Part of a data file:
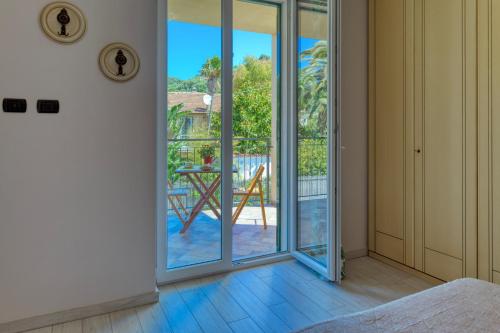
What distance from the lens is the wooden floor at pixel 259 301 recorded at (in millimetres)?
2059

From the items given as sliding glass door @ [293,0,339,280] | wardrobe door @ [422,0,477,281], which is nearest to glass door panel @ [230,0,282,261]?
sliding glass door @ [293,0,339,280]

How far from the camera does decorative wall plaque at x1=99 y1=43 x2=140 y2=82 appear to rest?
2158mm

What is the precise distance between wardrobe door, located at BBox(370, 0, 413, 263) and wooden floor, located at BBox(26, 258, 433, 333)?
0.34 m

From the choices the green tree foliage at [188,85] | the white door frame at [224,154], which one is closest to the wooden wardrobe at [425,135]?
the white door frame at [224,154]

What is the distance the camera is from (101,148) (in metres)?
2.17

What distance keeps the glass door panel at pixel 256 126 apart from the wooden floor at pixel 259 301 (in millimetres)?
528

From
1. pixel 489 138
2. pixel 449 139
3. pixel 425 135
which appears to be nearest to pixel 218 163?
pixel 425 135

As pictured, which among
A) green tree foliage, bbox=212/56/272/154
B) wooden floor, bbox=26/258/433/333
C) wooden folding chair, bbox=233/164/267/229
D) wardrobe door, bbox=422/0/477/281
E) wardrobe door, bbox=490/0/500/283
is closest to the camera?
wooden floor, bbox=26/258/433/333

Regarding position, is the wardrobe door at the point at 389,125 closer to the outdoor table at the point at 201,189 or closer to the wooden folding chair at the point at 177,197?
the outdoor table at the point at 201,189

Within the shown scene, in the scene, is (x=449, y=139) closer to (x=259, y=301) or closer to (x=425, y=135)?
(x=425, y=135)

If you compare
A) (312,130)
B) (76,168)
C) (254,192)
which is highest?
(312,130)

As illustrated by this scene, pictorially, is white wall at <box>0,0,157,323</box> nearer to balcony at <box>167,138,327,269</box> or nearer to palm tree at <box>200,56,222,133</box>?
balcony at <box>167,138,327,269</box>

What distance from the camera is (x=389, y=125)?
3.00m

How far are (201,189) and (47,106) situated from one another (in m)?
1.30
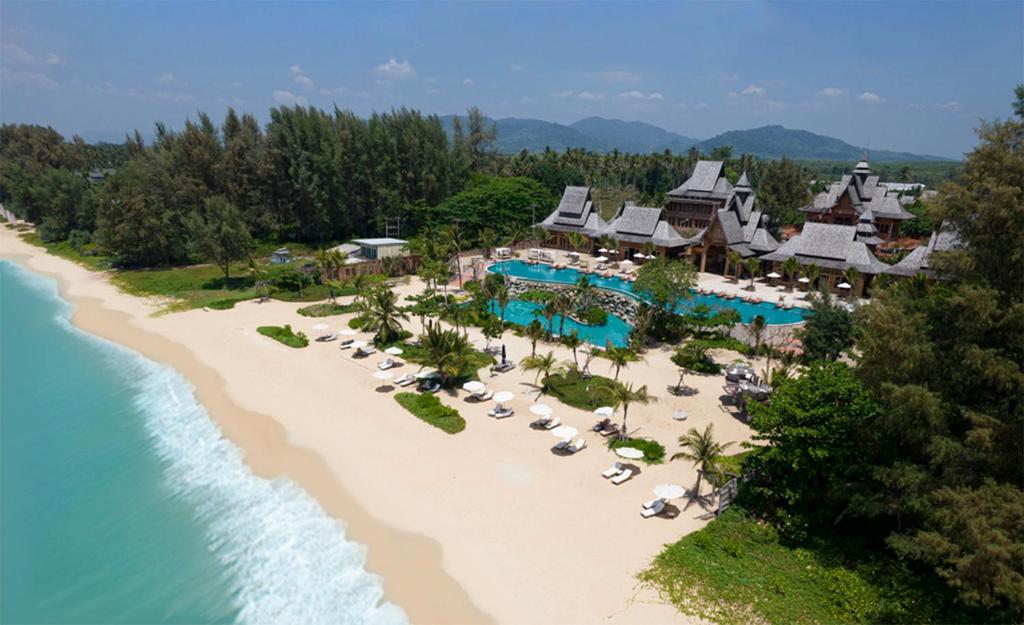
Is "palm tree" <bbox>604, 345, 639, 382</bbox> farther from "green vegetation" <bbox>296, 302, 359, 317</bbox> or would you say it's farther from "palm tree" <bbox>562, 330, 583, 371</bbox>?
"green vegetation" <bbox>296, 302, 359, 317</bbox>

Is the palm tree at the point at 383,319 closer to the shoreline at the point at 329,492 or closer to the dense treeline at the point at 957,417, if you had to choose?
the shoreline at the point at 329,492

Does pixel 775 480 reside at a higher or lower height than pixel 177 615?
higher

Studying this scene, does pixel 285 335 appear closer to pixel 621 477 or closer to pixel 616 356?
pixel 616 356

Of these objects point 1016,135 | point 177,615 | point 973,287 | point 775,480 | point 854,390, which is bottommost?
point 177,615

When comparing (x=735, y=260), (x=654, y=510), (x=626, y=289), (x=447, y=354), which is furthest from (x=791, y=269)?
(x=654, y=510)

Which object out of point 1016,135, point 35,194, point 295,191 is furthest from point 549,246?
point 35,194

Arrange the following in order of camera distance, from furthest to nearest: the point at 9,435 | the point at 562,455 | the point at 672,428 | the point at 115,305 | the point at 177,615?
the point at 115,305 < the point at 9,435 < the point at 672,428 < the point at 562,455 < the point at 177,615

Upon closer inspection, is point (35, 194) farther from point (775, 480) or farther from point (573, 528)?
point (775, 480)
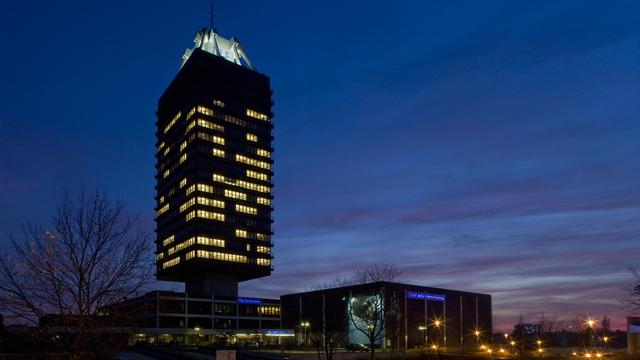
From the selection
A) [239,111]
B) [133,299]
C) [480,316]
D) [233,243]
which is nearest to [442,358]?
[133,299]

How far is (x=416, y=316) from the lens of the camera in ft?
399

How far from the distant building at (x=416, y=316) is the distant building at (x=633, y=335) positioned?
3017 centimetres

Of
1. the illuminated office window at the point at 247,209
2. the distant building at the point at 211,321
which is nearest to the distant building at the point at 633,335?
the distant building at the point at 211,321

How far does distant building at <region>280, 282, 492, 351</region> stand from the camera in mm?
117750

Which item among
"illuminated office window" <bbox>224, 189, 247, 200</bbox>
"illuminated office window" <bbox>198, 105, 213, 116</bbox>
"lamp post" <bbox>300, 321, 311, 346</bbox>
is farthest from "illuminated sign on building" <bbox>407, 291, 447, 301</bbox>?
"illuminated office window" <bbox>198, 105, 213, 116</bbox>

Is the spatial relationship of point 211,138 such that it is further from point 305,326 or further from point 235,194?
point 305,326

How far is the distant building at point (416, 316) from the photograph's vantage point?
118 m

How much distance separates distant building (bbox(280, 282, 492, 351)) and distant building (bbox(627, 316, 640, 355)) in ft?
99.0

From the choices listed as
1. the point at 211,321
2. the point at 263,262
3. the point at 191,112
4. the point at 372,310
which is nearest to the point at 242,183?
the point at 263,262

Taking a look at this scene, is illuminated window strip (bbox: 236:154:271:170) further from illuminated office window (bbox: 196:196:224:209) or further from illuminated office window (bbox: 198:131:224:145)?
illuminated office window (bbox: 196:196:224:209)

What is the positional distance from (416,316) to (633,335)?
142 ft

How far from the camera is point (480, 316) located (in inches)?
5399

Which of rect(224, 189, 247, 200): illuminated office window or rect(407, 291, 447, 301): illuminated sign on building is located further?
rect(224, 189, 247, 200): illuminated office window

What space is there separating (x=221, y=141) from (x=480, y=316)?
97118 mm
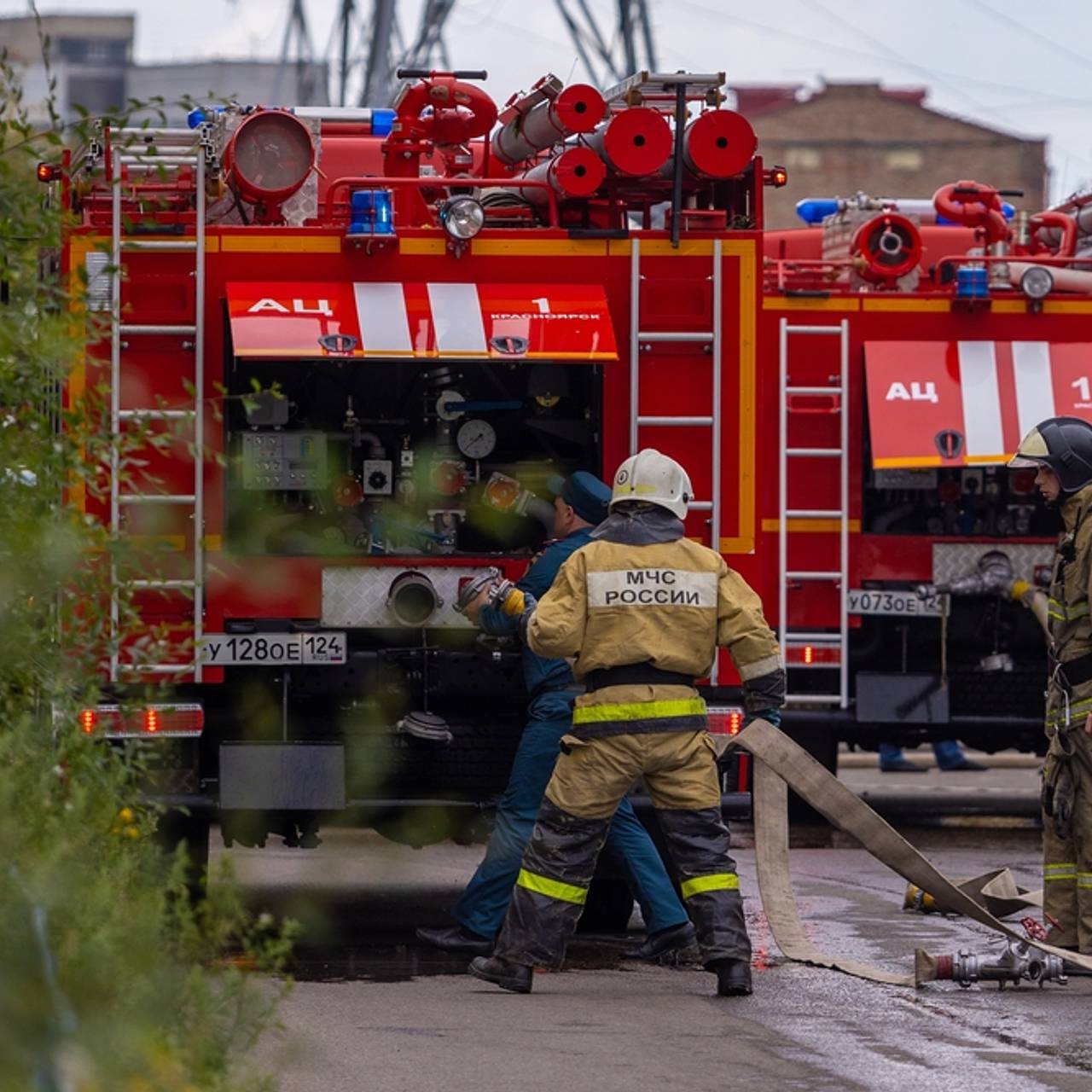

Task directions:
Can you output, word for word, the lines from the one containing "Which of rect(224, 189, 247, 200): illuminated" through the end of the data file, leaving out any pictures?

Solution to this exercise:
Which of rect(224, 189, 247, 200): illuminated office window or rect(407, 291, 447, 301): illuminated sign on building is located further?
rect(224, 189, 247, 200): illuminated office window

What space is there separating (x=221, y=141) from (x=480, y=316)?
97118 mm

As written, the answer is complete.